Por isso, antes de utilizar qualquer tecnologia, é necessário desenvolver a capacidade de discernir. Saber perguntar, desconfiar de uma informação, identificar possíveis vieses e buscar diferentes fontes são habilidades cada vez mais importantes.
A escola precisa ensinar, mas também precisa promover compreensão
Quando o assunto é tecnologia na educação, de acordo com Ery, existe uma preocupação frequente sobre o que deve ser ensinado aos estudantes. Existe, porém uma questão ainda mais importante, saber se aquilo que está sendo ensinado realmente está fazendo sentido para quem aprende.
“Talvez a pergunta mais importante não seja se está sendo ensinado. A pergunta mais importante é se isso que está sendo ensinado está sendo compreendido na sua máxima expressão”.
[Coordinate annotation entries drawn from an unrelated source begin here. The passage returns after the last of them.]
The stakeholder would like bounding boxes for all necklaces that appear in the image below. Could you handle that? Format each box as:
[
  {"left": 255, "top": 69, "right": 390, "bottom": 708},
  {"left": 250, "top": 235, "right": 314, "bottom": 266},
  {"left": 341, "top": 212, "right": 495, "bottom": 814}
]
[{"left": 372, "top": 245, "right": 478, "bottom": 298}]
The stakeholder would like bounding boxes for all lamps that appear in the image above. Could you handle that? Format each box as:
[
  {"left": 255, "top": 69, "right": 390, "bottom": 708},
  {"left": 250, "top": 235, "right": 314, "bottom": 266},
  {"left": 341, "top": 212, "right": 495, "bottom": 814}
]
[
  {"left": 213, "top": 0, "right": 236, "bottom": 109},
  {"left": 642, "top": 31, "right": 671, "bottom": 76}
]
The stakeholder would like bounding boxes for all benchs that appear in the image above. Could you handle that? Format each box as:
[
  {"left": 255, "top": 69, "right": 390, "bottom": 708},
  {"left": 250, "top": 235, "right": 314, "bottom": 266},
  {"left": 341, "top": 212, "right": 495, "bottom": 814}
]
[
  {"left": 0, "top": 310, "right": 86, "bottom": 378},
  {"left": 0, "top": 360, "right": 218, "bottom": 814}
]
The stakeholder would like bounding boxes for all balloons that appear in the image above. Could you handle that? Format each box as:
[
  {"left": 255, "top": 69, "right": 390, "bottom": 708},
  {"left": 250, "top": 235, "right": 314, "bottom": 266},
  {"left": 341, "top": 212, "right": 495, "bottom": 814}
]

Isso significa estimular estudantes a perguntar, dialogar e participar ativamente do processo de aprendizagem. Em vez de apenas receber informações, eles precisam ter espaço para questionar e relacionar o conhecimento adquirido com a realidade em que vivem.
Essa mudança também exige atenção à formação dos professores. Educadores, coordenadores e gestores precisam estar preparados para discutir cidadania digital e novas tecnologias de maneira consistente. Da mesma forma, materiais didáticos e estratégias pedagógicas precisam acompanhar essas transformações.
Preparar para o presente e para o futuro
Segundo o Dr Ery, a cidadania digital não deve ser vista como um conteúdo isolado ou uma disciplina que existe apenas para ensinar o funcionamento de ferramentas. Ela precisa fazer parte da formação integral dos estudantes.
Isso significa ajudá-los a desenvolver autonomia, responsabilidade e pensamento crítico para participar de uma sociedade em constante transformação.
Para as instituições de ensino, o desafio está em construir uma cultura que una tecnologia, educação e cidadania. Afinal, preparar estudantes para o futuro também significa ajudá-los a compreender o mundo em que já vivem.
Ery resume essa responsabilidade a partir de uma reflexão importante para as escolas: “o conhecimento oferecido pela instituição está, de fato, dando aos estudantes mais oportunidades para se desenvolverem como pessoas, cidadãos e profissionais?”
Essa é uma pergunta que pode orientar decisões sobre formação docente, uso de tecnologias e construção de novas práticas pedagógicas. Mais do que acompanhar as mudanças, a escola precisa ajudar seus alunos a compreenderem-nas e participar delas de forma consciente.